If you are collecting personal data, be sure to include explicit consent for data sharing in the consent form and make it clear how the data will be managed and shared in the participant information sheets. Protect participants by only collecting data that is necessary for the research and anonymise the data. If the data cannot be fully anonymised, and you have consent, regulate access to the shared data.

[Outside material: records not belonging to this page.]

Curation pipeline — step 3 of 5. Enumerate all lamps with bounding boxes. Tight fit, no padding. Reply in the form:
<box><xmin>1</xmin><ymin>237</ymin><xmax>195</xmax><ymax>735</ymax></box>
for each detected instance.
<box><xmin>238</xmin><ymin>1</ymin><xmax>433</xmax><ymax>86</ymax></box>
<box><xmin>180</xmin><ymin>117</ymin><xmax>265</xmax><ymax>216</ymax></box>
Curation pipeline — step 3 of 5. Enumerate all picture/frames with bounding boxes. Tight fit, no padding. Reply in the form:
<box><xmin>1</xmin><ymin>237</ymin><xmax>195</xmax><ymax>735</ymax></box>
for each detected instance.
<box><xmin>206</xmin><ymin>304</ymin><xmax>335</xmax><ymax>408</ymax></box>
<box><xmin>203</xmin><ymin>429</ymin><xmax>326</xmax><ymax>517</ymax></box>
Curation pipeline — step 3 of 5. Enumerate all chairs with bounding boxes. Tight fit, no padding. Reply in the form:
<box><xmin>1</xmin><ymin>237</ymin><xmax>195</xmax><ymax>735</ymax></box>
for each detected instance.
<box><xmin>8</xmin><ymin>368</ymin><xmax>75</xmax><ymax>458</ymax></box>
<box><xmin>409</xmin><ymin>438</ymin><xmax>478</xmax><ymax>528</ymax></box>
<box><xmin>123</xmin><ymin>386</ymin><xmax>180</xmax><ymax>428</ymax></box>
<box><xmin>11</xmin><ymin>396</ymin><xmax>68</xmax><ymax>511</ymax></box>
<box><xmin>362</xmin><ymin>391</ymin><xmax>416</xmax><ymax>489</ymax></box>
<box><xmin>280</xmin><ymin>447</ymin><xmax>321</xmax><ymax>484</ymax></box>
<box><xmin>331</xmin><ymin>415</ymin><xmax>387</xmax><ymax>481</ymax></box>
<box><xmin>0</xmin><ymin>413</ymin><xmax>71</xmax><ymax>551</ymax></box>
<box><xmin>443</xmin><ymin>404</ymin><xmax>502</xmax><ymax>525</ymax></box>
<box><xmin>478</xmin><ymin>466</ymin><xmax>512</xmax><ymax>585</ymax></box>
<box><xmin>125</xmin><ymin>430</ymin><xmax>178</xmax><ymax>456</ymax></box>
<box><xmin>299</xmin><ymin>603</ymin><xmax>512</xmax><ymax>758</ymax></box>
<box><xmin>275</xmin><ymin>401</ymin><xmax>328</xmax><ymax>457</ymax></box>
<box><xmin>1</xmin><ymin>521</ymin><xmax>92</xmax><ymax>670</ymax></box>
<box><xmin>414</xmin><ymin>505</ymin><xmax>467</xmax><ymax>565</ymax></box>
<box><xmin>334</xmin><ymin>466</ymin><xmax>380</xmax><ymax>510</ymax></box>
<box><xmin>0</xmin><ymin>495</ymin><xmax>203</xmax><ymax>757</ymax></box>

For more information on managing research ethics, contact the University’s Research Ethics and Governance team.
Summary#
FAIR data are Findable, Accessible, Interoperable, and Reusable.
Findable means that the data should be registered in a searchable repository and be assigned a persistent identifier.
Accessible means that the data should be available via a standardised protocol e.g., HTTPS, so that anyone with an internet connection can access the data. Accessible also means that even if the research data themselves are not available, the metadata describing the research data should be available.
Interoperable means that the data should be able to be seamlessly integrated with existing datasets and tools.
Reusable means that the data should be clearly documented and clearly licensed.
As open as possible, and as closed as necessary.
It is much easier to make your data FAIR if you plan for this from the beginning of your project. For example, ensuring that your data are adequately documented is much easier to do if you start documenting the data as you go from the beginning of your project, rather than having to go back and document all of the data at a later date. Incorporating the steps required to make your data FAIR throughout your project will save you time when it comes to publishing the research as the data will already be in a format/condition that is suitable for sharing.
Finally, it is important to remember that FAIR is not black and white, FAIR is a continuum, and every step you make towards making your data FAIR is a positive step towards maximising the impact of your research.
Activity#
Assess the FAIRness of this dataset: https://doi.org/10.5255/UKDA-SN-853809
Click here for hints!
Where the data are located? Is it a recognisable repository?
Are you able to access the data? If not, is there a clear process for requesting access?
Are the data available in an open format?
How well are the data documented? For example, is there an accompanying README file?
Is the dataset licensed?
Is there a persistent identifier for the dataset?
Solution
Where the data are located? Is it a recognisable repository?
Are you able to access the data? If not, is there a clear process for requesting access?
The data files are closed access, however they are available on request by completing a User Agreement form.
Are the data available in an open format?
It is not clear what format the data are available in because they are in a zip file, but the other files are available in standard formats such as .csv, .txt, and .pdf.
How well are the data documented? For example, is there an accompanying README file?
The data are well documented and are accompanied by a number of useful documents such as a corpus metadata file, a schema file, a glossary file etc, and also a README file.
Is the dataset licensed?
The data are clearly licensed and the licence is applied at the file level. The two closed access data files are licensed using the UK Data Service End User Licence, while the documentation is all available under a Creative Commons Licence.
Is there a persistent identifier for the dataset?
Yes, the data have been assigned a DOI: https://doi.org/10.5255/UKDA-SN-853809
In summary, we can say that this dataset is FAIR.